Kent Reliance building society unveils banking plan

Gillingham player in Kent Reliance-sponsored kit
Image caption KRBS has had a sponsorship deal with Kent football club Gillingham

The Kent Reliance building society is proposing to transfer its assets into a newly-created bank so it can raise £50m from a new investor.

The money will come from the US private investment firm JC Flowers, which will own a minority stake in the bank.

The building society's members will, for the time being, own the majority of the new bank via a new industrial and provident society, a mutual body.

Kent Reliance members will have to vote to approve the deal.

Mike Lazenby, the chief executive of the society, said the planned changes were the only way the society could grow and expand its existing business.

"Recent pressure on our capital has proved challenging, particularly as building societies cannot currently raise capital in the way banks do," he said.

"Unlike banks who can go and raise capital from investors, building societies cannot.

"We can only grow by getting access to capital - which JC Flowers has," he said

The deal

The Kent Reliance made a pre-tax profit of £2m last year and is the 12th largest building society in the UK, with assets of £2.2bn and just 45 staff.

It currently sponsors both Gillingham and Charlton football clubs.

The deal with JC Flowers involves:

  • the 168,000 members of the Kent Reliance Building Society becoming members of a new industrial and provident society, called the Kent Reliance Provident Society
  • the building society transferring all its assets, including all the savings, investment and mortgage accounts, to a bank trading as Kent Reliance Banking Services or KRBS
  • the new provident society and its members will own a majority stake of the bank
  • the building society will cease to exist.

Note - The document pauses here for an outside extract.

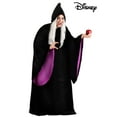 thumbnail image 4 of Women's Disney Snow White Witch Costume, 4 of 6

In return for its cash injection, JC Flowers will own a minority of the shares in the new bank but will not take dividends in the foreseeable future.

In the long-run, the investment firm could become a majority owner of the bank.

The deal needs the approval of not only the members of the Kent Reliance, who will not be offered a windfall, but also the Financial Services Authority.

David Morgan of JC Flowers said his firm's aim was to expand the Kent Reliance's business.

"We think it has growth potential but it needs capital - we want to build up the value of the enterprise through time," he said.

"We hope other societies will have an interest in a similar partnership," he added.